*** Records for this exercise ***

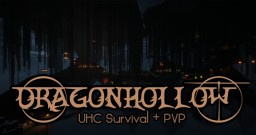 Dragonhollow - UHC Survival PVP Minecraft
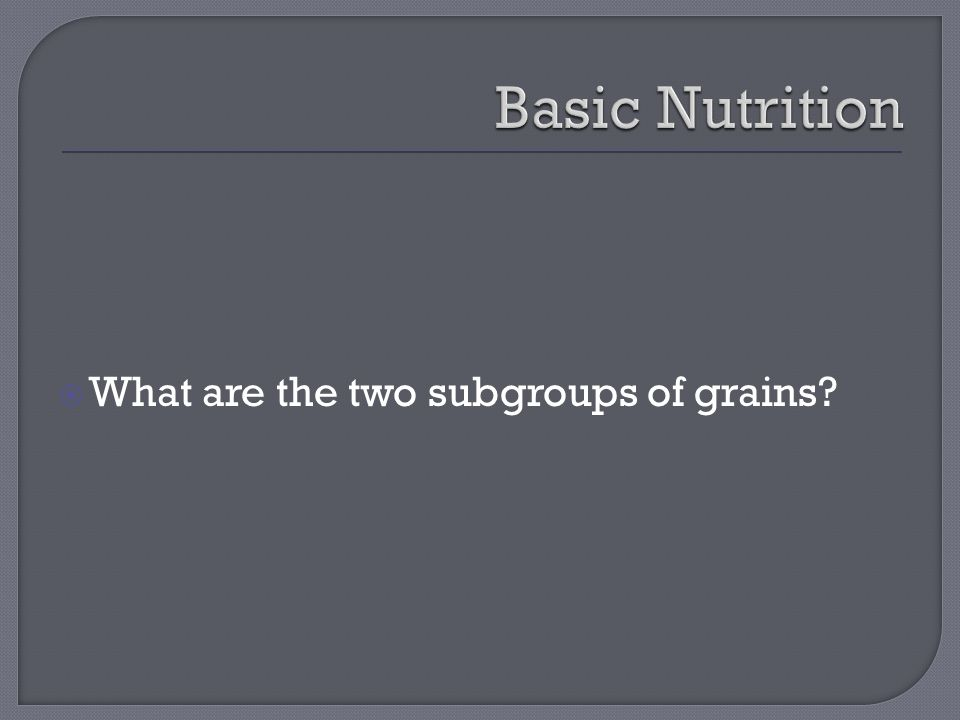  What are the two subgroups of grains
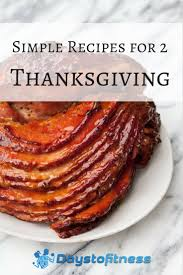 simple recipes for 2 for thanksgiving days to fitness
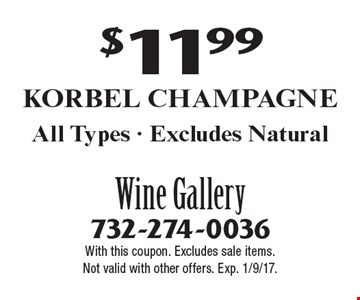 $11.99 Korbel Champagne All Types - Excludes Natural. With this coupon. Excludes sale items. Not valid with other offers. Exp. 1/9/17.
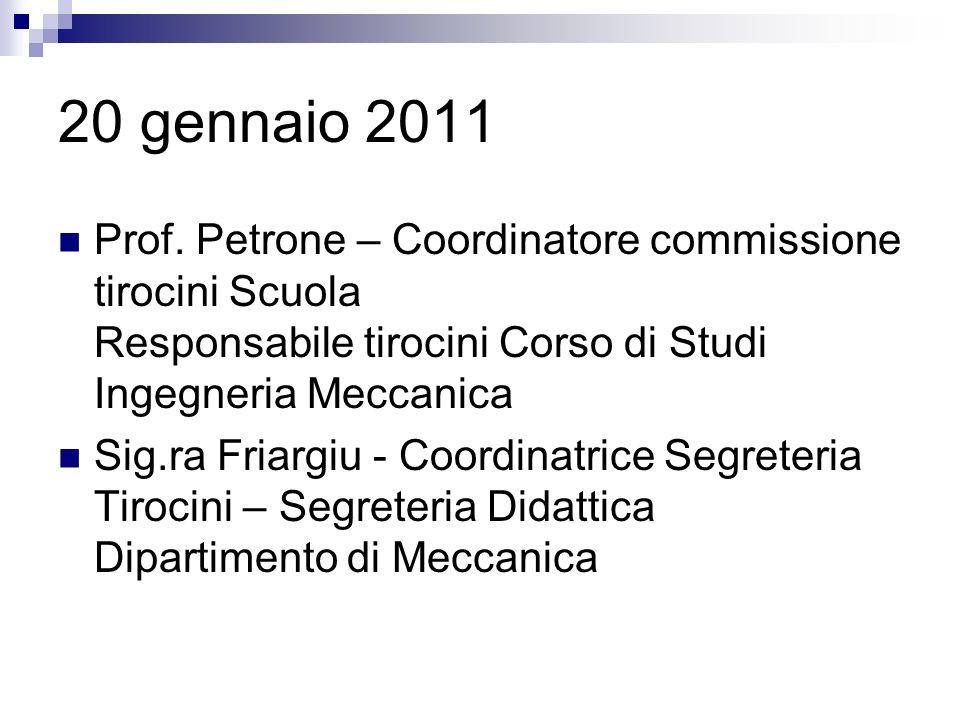 20 gennaio 2011 Prof. Petrone – Coordinatore commissione tirocini Scuola Responsabile tirocini Corso di Studi Ingegneria Meccanica.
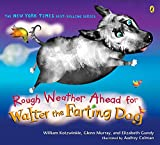 Kotzwinkle, William: Rough Weather Ahead for Walter the Farting Dog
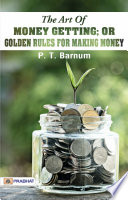 The Art of Money Getting; Or, Golden Rules for Making Money
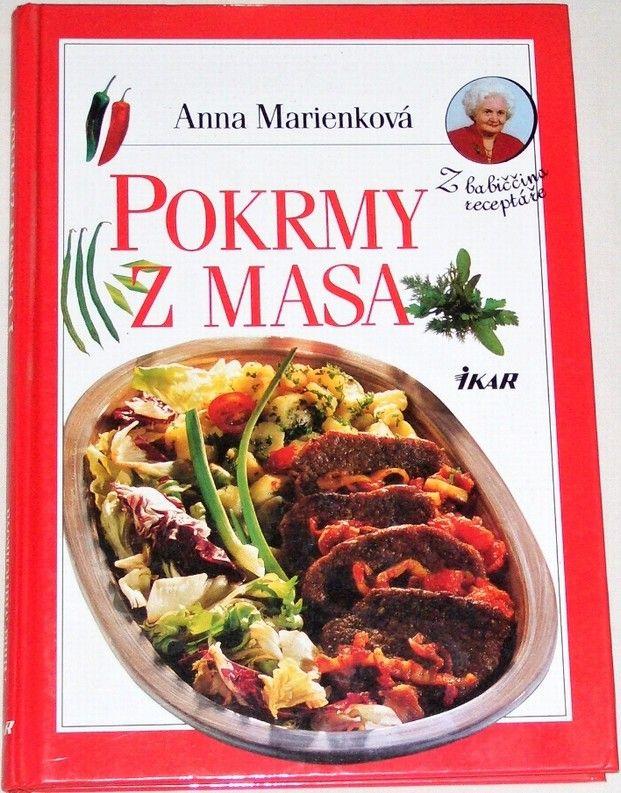 Marienková Anna - Pokrmy z masa
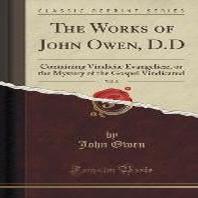 The Works of John Owen, D.D, Vol. 8
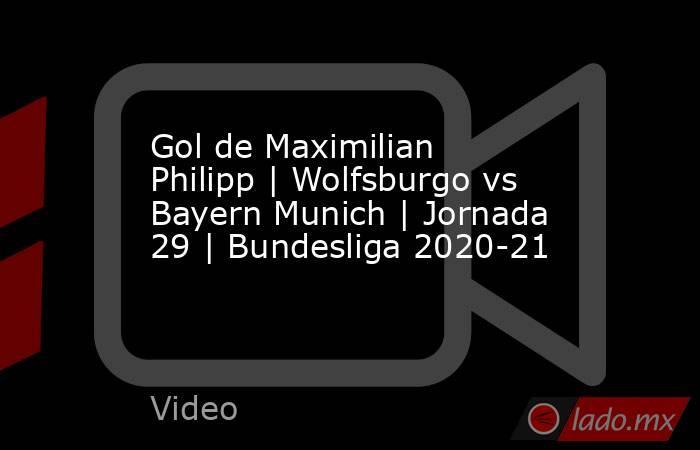 Gol de Maximilian Philipp | Wolfsburgo vs Bayern Munich | Jornada 29 | Bundesliga 2020-21. Noticias en tiempo real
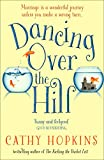 Dancing Over the Hill by Cathy Hopkins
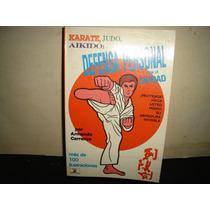 Karate, Judo, Aikido: Defensa Personal - Armando Carranza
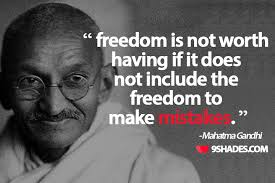 Famous Gandhi Quotes Amazing Freedom Is Not Worth Having If It Does Not Include The Freedom To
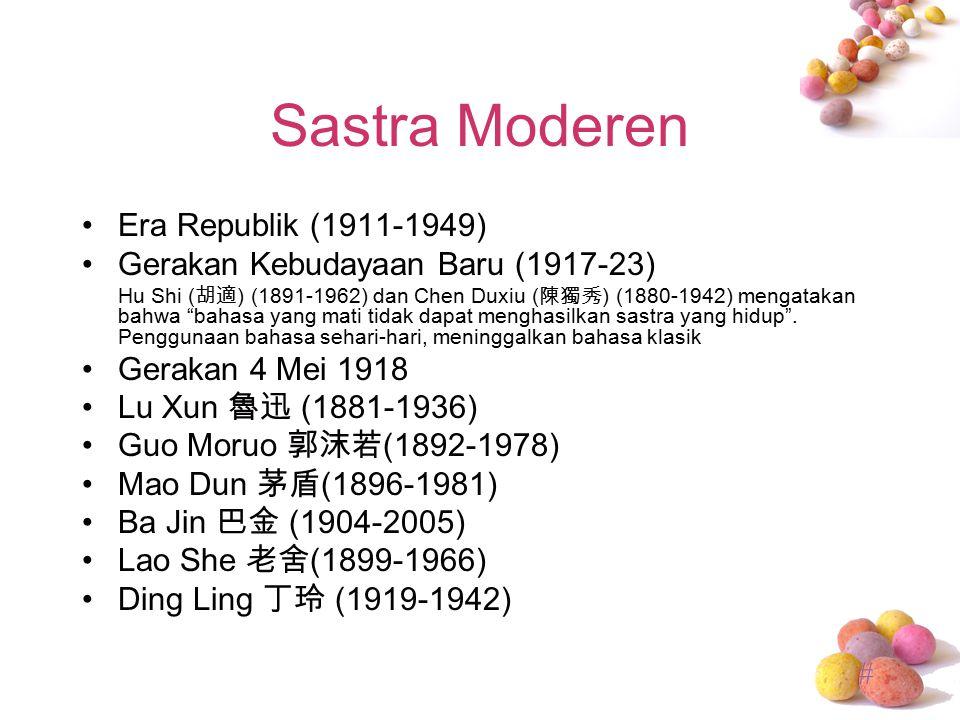 # Sastra Moderen Era Republik (1911-1949) Gerakan Kebudayaan Baru (1917-23) Hu Shi ( 胡適 ) (1891-1962) dan Chen Duxiu ( 陳獨秀 ) (1880-1942) mengatakan ba
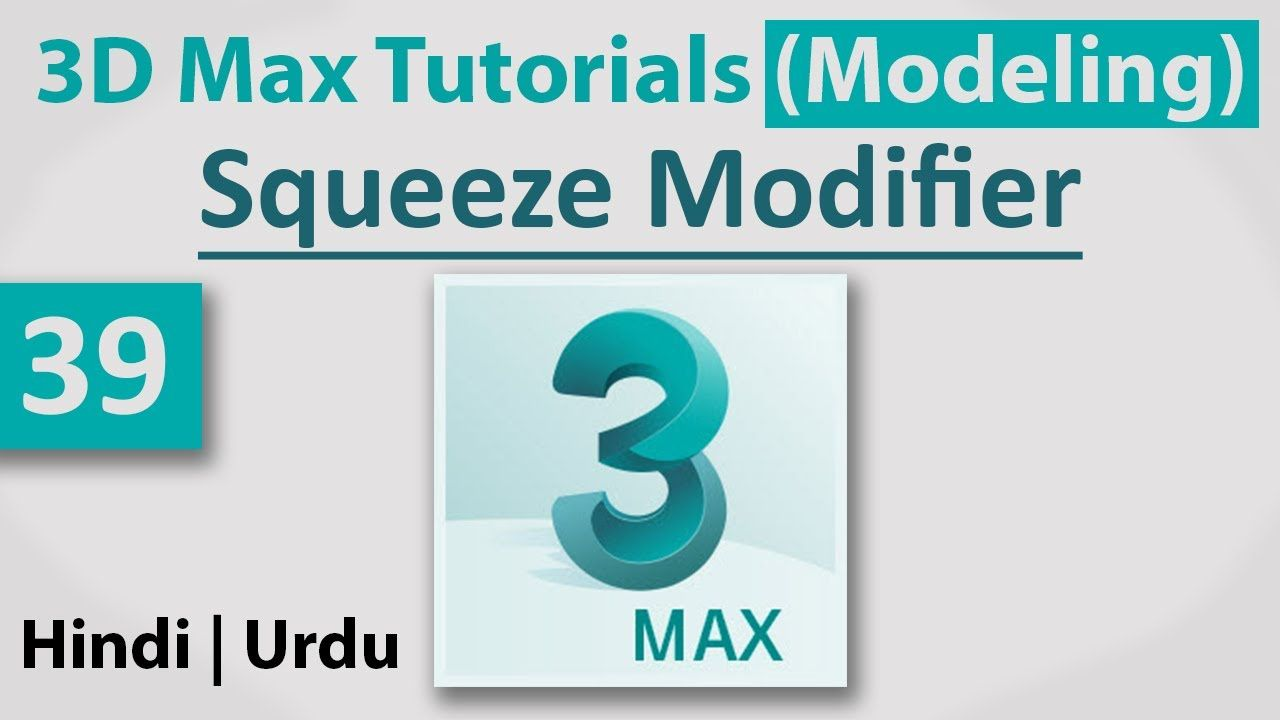 39 - Squeeze Modifier    3D Max Full Modeling Tutorials in Hindi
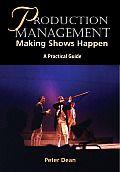 Production Management: Making Shows Happen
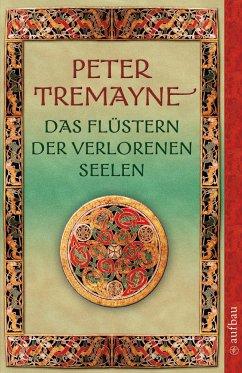 Das Flüstern der verlorenen Seelen - Tremayne, Peter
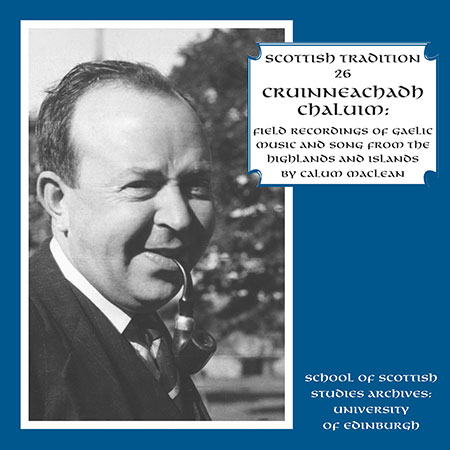cover image for Cruinneachadh Chaluim - Field Recordings of Gaelic Music and Song (Scottish Tradition Series vol 26)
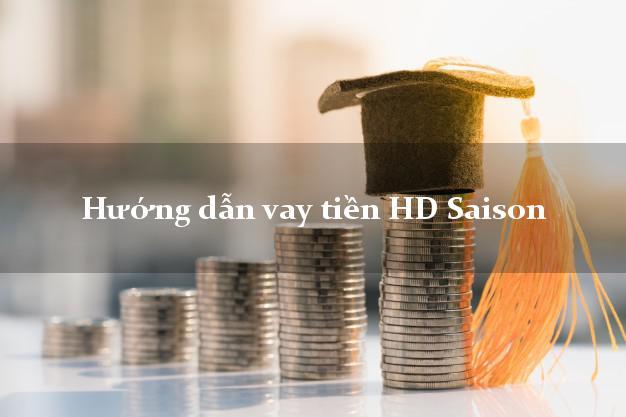 Hướng dẫn vay tiền HD Saison có tiền ngay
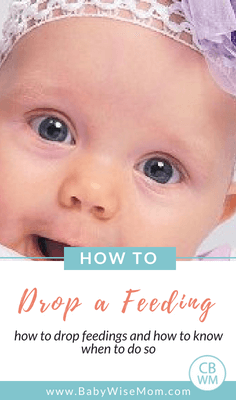 How to Drop a Feeding. How to know when to drop one of your baby's feedings and how to go about doing it.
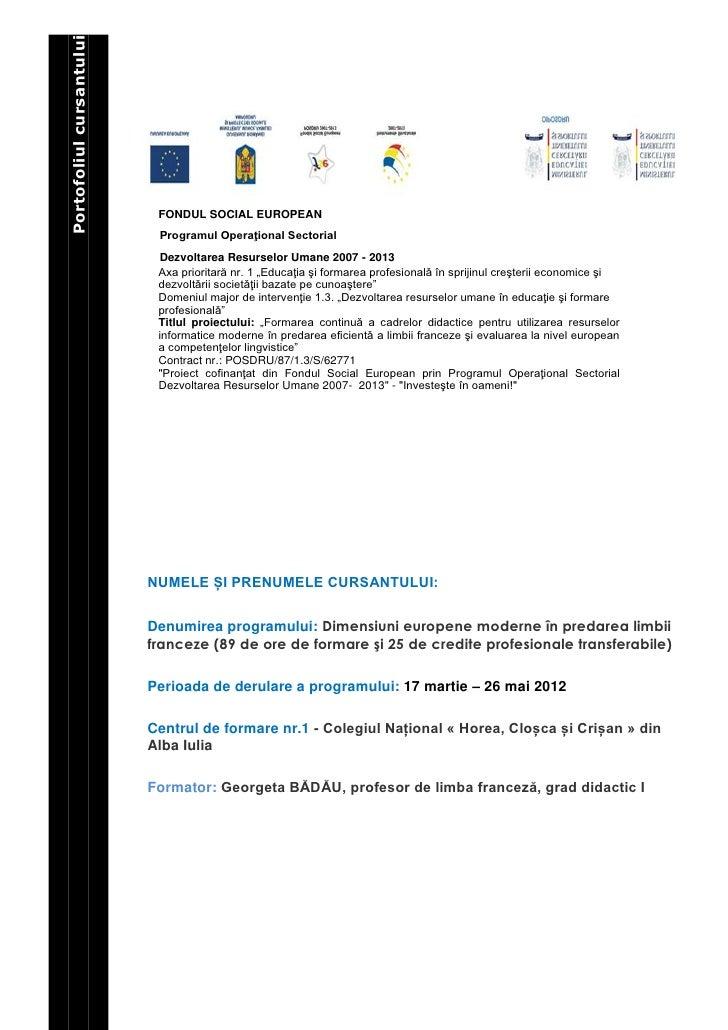 Portofoliul cursantului                           FONDUL SOCIAL EUROPEAN                           Programul Operaţional S...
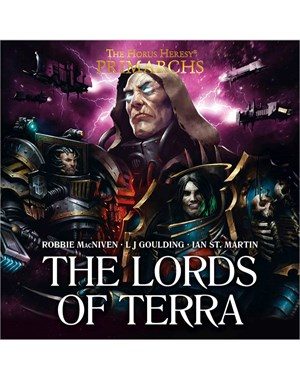Black Library: The Horus Heresy: The Primarchs: The Lords of Terra (Audiobook)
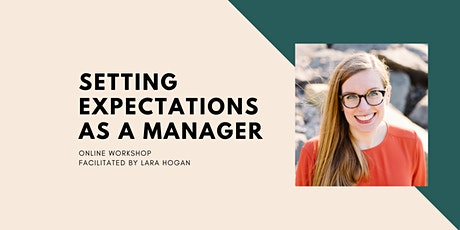 Setting Expectations as a Manager Online Workshop tickets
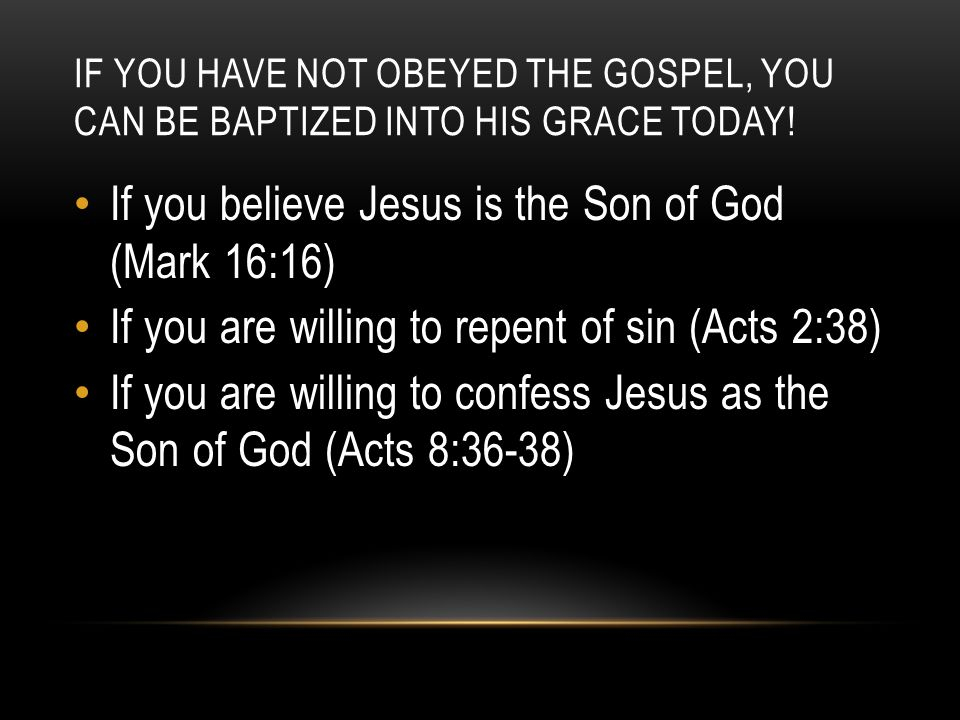 If you believe Jesus is the Son of God (Mark 16:16)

*** End of Records for this exercise ***

▶ **What the task asks**: Copy out all the records exactly, excluding pictures.

▶ **Answer for the task**:
 Dragonhollow - UHC Survival PVP Minecraft
  What are the two subgroups of grains
 simple recipes for 2 for thanksgiving days to fitness
 $11.99 Korbel Champagne All Types - Excludes Natural. With this coupon. Excludes sale items. Not valid with other offers. Exp. 1/9/17.
 20 gennaio 2011 Prof. Petrone – Coordinatore commissione tirocini Scuola Responsabile tirocini Corso di Studi Ingegneria Meccanica.
 Kotzwinkle, William: Rough Weather Ahead for Walter the Farting Dog
 The Art of Money Getting; Or, Golden Rules for Making Money
 Marienková Anna - Pokrmy z masa
 The Works of John Owen, D.D, Vol. 8
 Gol de Maximilian Philipp | Wolfsburgo vs Bayern Munich | Jornada 29 | Bundesliga 2020-21. Noticias en tiempo real
 Dancing Over the Hill by Cathy Hopkins
 Karate, Judo, Aikido: Defensa Personal - Armando Carranza
 Famous Gandhi Quotes Amazing Freedom Is Not Worth Having If It Does Not Include The Freedom To
 # Sastra Moderen Era Republik (1911-1949) Gerakan Kebudayaan Baru (1917-23) Hu Shi ( 胡適 ) (1891-1962) dan Chen Duxiu ( 陳獨秀 ) (1880-1942) mengatakan ba
 39 - Squeeze Modifier    3D Max Full Modeling Tutorials in Hindi
 Production Management: Making Shows Happen
 Das Flüstern der verlorenen Seelen - Tremayne, Peter
cover image for Cruinneachadh Chaluim - Field Recordings of Gaelic Music and Song (Scottish Tradition Series vol 26)
 Hướng dẫn vay tiền HD Saison có tiền ngay
 How to Drop a Feeding. How to know when to drop one of your baby's feedings and how to go about doing it.
 Portofoliul cursantului                           FONDUL SOCIAL EUROPEAN                           Programul Operaţional S...
Black Library: The Horus Heresy: The Primarchs: The Lords of Terra (Audiobook)
 Setting Expectations as a Manager Online Workshop tickets
 If you believe Jesus is the Son of God (Mark 16:16)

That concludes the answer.